Requirement
Filter the rows below, copying out every line that contains the word "vertical".
--*--
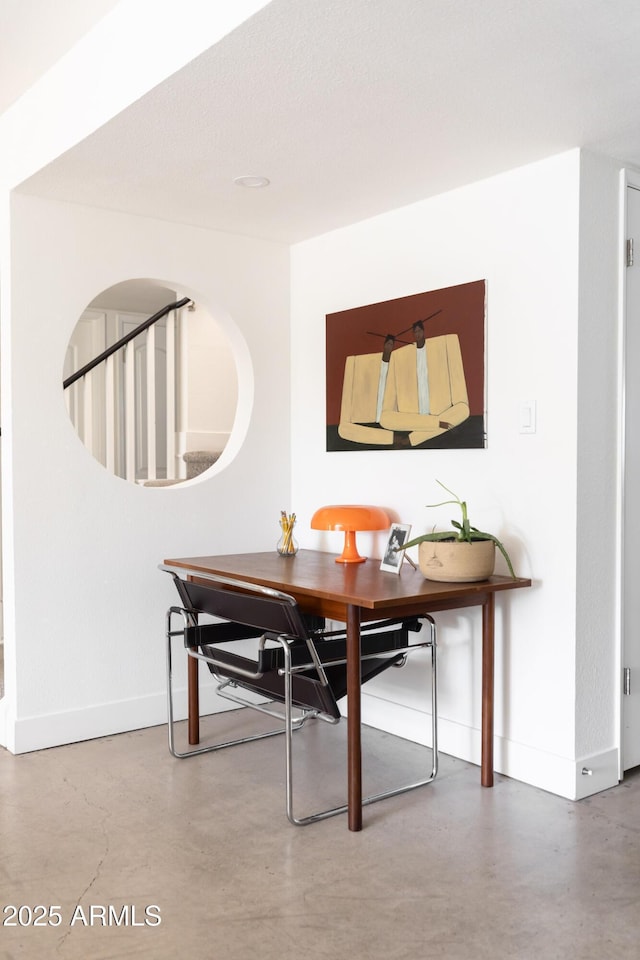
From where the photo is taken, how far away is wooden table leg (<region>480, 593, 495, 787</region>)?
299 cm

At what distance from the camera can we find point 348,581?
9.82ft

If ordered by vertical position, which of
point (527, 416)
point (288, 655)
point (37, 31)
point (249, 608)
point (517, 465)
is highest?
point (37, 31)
--*--
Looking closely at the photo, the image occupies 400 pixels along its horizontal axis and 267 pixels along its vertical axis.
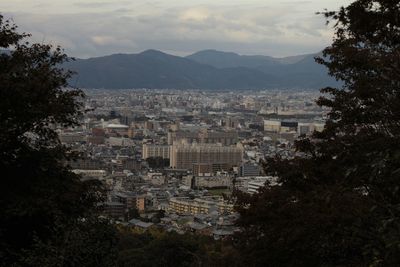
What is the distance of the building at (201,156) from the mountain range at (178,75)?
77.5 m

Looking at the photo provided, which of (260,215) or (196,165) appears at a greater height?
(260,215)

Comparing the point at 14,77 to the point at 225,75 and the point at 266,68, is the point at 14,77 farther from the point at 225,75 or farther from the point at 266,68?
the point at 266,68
--*--
Output of the task
If ordered by vertical position, which of
Looking closely at the photo, the image occupies 400 pixels along its horizontal axis and 267 pixels along its vertical axis.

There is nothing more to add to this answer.